Paul Cuzner [Fri, 30 Jun 2017 02:05:33 +0000 (14:05 +1200)]
at-a-glance: multiple fixes to mon/osd/growth and forecast panels
MON/OSD panel queries updated to address the interpolation
problem where floats were shown. OSD panel also now shows
total OSDs
Templating update for the disk_full_threshold (2->80)
Growth/Forecast panel queries updated to account for data coming
from multiple mon's
Health Panel updated to show as RED when the cluster is in an
ERROR state
Paul Cuzner [Thu, 29 Jun 2017 04:50:30 +0000 (16:50 +1200)]
at-a-glance: pg status pie chart changes
a degraded state is now shown based on the diff of pg_active and
pg_active_clean.

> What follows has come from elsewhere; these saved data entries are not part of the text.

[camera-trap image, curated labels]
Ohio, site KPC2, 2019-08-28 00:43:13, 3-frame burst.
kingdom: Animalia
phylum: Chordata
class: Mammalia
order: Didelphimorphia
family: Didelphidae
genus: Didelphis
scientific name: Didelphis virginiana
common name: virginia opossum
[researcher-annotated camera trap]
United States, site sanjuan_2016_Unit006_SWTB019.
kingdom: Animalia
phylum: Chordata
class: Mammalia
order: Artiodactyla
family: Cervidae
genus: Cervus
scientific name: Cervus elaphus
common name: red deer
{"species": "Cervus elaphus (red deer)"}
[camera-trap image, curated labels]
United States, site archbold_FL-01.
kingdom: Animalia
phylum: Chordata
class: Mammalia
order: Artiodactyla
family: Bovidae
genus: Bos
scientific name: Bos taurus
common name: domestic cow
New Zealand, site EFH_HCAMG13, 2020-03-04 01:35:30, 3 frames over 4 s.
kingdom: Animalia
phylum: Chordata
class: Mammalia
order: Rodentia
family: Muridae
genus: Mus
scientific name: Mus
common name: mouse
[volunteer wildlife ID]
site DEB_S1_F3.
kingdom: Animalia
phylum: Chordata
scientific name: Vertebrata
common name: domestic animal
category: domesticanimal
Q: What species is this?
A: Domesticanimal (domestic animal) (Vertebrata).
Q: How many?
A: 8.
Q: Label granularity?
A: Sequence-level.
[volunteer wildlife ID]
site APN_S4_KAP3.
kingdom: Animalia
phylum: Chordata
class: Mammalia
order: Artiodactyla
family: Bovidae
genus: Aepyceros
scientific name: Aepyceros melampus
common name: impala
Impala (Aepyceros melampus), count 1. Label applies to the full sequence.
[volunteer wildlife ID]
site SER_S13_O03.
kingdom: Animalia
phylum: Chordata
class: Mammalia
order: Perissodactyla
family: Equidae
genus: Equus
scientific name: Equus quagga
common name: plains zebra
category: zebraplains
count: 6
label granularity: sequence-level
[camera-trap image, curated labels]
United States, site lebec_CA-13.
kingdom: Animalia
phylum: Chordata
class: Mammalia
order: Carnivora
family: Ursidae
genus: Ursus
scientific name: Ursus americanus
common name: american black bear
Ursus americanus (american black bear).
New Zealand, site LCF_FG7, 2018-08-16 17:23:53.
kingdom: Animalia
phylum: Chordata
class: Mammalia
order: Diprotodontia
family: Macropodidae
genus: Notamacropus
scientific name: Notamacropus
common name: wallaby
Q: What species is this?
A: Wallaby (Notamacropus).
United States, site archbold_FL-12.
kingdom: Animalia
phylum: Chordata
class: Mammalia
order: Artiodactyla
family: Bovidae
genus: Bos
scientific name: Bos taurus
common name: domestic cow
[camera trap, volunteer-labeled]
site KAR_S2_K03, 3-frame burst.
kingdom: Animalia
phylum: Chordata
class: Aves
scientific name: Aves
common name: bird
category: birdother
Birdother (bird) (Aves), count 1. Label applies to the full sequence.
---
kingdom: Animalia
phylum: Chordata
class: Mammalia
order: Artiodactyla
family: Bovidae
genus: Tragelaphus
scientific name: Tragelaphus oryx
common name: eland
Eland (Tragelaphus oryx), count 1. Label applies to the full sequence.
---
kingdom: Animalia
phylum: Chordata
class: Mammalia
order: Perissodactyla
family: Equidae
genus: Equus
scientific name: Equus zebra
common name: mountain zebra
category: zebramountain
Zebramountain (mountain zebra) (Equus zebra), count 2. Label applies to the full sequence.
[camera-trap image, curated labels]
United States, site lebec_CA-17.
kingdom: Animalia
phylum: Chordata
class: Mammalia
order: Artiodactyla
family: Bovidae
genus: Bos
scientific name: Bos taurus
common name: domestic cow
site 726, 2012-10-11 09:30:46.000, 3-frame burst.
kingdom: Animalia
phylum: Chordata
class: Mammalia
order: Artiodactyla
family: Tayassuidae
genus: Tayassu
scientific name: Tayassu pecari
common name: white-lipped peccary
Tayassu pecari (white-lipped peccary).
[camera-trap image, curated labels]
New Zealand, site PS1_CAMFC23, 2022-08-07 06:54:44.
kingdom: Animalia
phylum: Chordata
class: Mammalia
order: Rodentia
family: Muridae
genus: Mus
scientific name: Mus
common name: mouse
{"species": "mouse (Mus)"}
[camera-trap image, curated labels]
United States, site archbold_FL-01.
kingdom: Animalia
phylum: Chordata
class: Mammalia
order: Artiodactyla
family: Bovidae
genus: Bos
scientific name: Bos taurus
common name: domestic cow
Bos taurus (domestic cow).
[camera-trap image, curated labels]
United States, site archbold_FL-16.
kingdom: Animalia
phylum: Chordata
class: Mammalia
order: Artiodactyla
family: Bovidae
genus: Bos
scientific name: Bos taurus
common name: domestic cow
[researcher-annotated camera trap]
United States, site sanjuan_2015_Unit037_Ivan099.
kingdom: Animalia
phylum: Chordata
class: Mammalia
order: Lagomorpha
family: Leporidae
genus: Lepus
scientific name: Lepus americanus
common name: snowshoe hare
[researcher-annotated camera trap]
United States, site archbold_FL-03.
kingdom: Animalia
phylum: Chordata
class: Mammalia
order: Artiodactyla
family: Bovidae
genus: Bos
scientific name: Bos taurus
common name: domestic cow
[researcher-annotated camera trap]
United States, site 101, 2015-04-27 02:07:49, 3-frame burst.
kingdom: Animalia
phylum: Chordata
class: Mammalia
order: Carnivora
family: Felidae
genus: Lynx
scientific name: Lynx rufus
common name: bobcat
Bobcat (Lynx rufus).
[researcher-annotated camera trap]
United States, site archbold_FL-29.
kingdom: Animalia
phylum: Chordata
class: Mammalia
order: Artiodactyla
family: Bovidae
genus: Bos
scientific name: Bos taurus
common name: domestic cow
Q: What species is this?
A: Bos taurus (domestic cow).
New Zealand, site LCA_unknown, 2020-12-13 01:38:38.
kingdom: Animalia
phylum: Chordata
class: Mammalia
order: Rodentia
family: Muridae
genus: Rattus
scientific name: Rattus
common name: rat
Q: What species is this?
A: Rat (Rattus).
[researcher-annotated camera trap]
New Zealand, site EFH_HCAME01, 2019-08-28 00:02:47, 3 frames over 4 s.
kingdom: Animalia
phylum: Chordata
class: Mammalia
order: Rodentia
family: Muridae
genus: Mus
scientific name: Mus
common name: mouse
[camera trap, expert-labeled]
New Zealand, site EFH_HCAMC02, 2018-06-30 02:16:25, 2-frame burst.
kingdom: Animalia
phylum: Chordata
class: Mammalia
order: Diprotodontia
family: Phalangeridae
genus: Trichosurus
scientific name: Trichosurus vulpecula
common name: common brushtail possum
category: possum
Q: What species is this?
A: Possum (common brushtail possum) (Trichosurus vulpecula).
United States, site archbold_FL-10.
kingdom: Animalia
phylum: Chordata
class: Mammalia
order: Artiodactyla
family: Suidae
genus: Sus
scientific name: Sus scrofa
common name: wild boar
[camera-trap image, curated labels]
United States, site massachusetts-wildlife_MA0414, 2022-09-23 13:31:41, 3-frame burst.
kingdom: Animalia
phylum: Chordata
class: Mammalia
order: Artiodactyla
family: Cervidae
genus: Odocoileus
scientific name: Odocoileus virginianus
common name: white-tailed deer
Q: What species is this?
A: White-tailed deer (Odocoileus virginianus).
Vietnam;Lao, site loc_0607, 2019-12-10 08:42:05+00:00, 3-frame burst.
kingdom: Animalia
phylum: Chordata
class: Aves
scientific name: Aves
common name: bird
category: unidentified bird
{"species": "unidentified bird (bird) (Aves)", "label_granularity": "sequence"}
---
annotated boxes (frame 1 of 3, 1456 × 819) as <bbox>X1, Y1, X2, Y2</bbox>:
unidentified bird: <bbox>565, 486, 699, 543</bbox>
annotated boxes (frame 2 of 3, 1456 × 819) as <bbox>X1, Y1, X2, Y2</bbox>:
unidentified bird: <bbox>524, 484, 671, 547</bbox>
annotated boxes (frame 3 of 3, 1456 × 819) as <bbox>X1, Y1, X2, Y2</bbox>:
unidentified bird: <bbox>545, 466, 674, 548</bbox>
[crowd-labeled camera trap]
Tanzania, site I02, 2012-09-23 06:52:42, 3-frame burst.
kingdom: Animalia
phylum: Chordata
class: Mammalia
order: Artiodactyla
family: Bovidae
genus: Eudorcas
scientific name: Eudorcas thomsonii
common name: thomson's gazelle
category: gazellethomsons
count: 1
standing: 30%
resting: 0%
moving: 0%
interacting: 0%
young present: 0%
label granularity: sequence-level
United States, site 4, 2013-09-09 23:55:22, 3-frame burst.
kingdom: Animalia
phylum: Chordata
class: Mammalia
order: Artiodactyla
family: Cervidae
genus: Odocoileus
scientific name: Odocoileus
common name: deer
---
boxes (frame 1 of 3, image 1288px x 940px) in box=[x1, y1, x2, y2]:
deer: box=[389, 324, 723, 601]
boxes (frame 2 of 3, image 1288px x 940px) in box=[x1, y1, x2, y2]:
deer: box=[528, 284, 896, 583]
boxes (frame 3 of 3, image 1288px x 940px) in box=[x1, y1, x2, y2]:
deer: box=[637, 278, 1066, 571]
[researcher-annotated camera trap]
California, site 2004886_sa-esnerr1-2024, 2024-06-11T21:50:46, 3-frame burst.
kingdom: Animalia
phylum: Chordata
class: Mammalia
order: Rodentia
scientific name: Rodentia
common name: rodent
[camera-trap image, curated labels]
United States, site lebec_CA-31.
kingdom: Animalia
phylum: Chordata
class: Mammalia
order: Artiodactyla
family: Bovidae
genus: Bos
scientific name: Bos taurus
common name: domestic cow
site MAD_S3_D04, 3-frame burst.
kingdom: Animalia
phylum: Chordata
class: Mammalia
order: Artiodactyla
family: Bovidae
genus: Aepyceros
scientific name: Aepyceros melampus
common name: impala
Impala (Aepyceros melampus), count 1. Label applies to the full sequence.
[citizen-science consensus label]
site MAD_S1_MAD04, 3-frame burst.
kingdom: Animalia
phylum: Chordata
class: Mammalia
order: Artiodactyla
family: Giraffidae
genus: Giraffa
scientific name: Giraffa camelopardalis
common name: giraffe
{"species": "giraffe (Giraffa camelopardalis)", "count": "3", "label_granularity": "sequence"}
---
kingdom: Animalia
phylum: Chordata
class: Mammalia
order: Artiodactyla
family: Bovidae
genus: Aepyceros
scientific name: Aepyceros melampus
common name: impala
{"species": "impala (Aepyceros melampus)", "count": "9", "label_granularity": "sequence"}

This intermediate metric has been added to the pie
chart so it shows; active+clean, degraded and peering.
Paul Cuzner [Thu, 29 Jun 2017 03:15:58 +0000 (15:15 +1200)]
network-usage: dashboard updated to track enX interface stats
graphite doesn't support blacklisting in queries, so interface names that
we're interested in have to be whitelisted. This fix now tracks enX, ethX and
bondX interface names.
Paul Cuzner [Thu, 29 Jun 2017 03:12:54 +0000 (15:12 +1200)]
ceph-rados: display fixes to a several charts
health history was a mess with the light theme. The chart now uses threshold lines
(amber and red), and plots health against those lines. In addition small fixes to the capacity
chart (it was stacking values!), and the monitor status table
Paul Cuzner [Thu, 29 Jun 2017 03:09:01 +0000 (15:09 +1200)]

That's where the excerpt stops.